Take a look at this link: http://www.w3schools.com/sql/sql_join_left.asp
If you are after people with no vaccinations at all, then you can use a LEFT OUTER JOIN between PERSON and PERSON_VACCINATION, then find all entries where a PERSON_VACCINATION column is NULL.
SELECT PERSON_NUMBER
FROM PERSON P
LEFT OUTER JOIN
PERSON_VACCINATION PV
ON P.PERSON_NUMBER = PV.PERSON_NUMBER
WHERE PV.PERSON_NUMBER IS NULL
If you are unfamiliar with LEFT OUTER JOIN, it tries to find matching rows in PERSON_VACCINATION for each row in PERSON. If there are no matching rows, it leaves the PERSON row in the result set, and shows NULL values for all columns in the PERSON_VACCINATION table.

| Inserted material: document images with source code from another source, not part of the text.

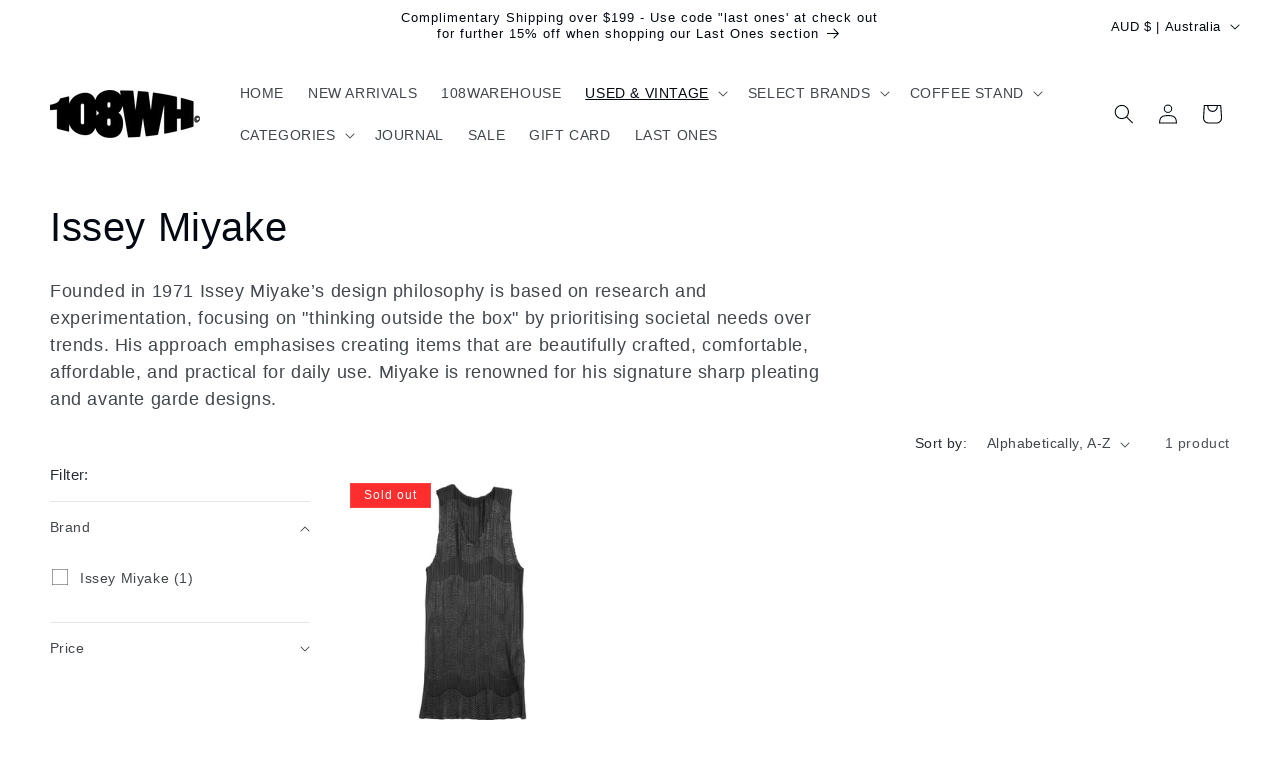

--- FILE ---
content_type: text/javascript
request_url: https://cdn.shopify.com/extensions/6f4e2458-ea59-4025-bd8e-8d37eac2384e/scaleup-for-google-ads-3/assets/scaleUpGooglePixelBlock.js
body_size: -626
content:
(function() {
const script = document.createElement('script');
script.async = true;
script.src = `https://scripts.tryscaleup.org/google-ads/app-embed-block/${Shopify.shop}.min.js`;
document.head.appendChild(script);
})();

--- FILE ---
content_type: application/x-javascript
request_url: https://app.cart-bot.net/public/status/shop/mystore1234556789.myshopify.com.js?1763234311
body_size: -320
content:
var giftbee_settings_updated='1720746315c';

If you are looking for a list of people and the vaccinations they do not have then #MT0's answer is correct. You need to create a result set containing all possible combinations of PERSON and VACCINATION (a Cross Join), then check which of those combinations actually exist in PERSON_VACCINATION. Any entry that does not exist is are your missing vaccinations.